Starts an HTTP server on your machine that speaks the OpenAI wire format. Any client that can talk to api.openai.com — the openai Python SDK, LangChain, LiteLLM, OpenWebUI, Cursor, Aider, Continue — works unchanged. Internally, requests are translated to ProgressPals RPCs and routed through your swarm.

Endpoints exposed

  • POST /v1/chat/completions — streaming + non-streaming
  • GET /v1/models — returns the swarm’s current model
  • GET /healthz — liveness probe (returns 200 once the server is ready). Useful for ops/monitoring; bypasses --api-key auth.

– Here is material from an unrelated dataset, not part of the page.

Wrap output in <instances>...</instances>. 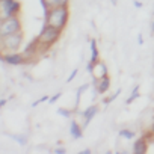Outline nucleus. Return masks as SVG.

Default-deny on public binding

pals serve binds to 127.0.0.1 by default. If you pass --host 0.0.0.0 (or any non-loopback address), you must also pass --api-key. The CLI refuses to start otherwise — an accidentally-exposed open endpoint with your swarm behind it is a serious security footgun.

Arguments

model
TEXT (optional)
HuggingFace model id (e.g. meta-llama/Llama-3.1-8B-Instruct). Falls back to config.default_model.

Options

--peer
TEXT (repeatable)
Bootstrap multiaddr for an existing swarm peer. Falls back to config.default_peers.
--host
TEXT
Interface to bind. Pass 0.0.0.0 to expose on all interfaces — requires --api-key.
Default: 127.0.0.1Env: PROGRESSPALS_SERVE_HOST
--port, -p
INTEGER
TCP port to bind.
Default: 8080Env: PROGRESSPALS_SERVE_PORT
--api-key
TEXT
Optional bearer token clients must present as Authorization: Bearer <key>. Required when --host is not a loopback address. Pass via env var to keep it out of /proc/<pid>/cmdline.
Env: PROGRESSPALS_SERVE_API_KEY
--config-dir
TEXT
Read config from this directory.

Examples

Localhost-only (the default)

local serve
$pals serve meta-llama/Llama-3.1-8B
✓ listening on http://127.0.0.1:8080/v1

Talk to it from Python (OpenAI SDK)

client.py
$python -
>>> from openai import OpenAI
>>> client = OpenAI(
... base_url="http://localhost:8080/v1",
... api_key="any-string",
... )
>>> client.chat.completions.create(
... model="meta-llama/Llama-3.1-8B",
... messages=[{"role":"user","content":"hi"}],
... )

LAN exposure with an API key

LAN serve
$export PROGRESSPALS_SERVE_API_KEY=$(openssl rand -hex 32)
$pals serve meta-llama/Llama-3.1-8B --host 0.0.0.0
✓ listening on http://0.0.0.0:8080/v1
API key required for all routes

Activation encryption is automatic

pals serve reads swarm_secret from config.json and sets the env var the inference client uses to derive the AES-256 key. You don’t do anything special — encryption is transparent.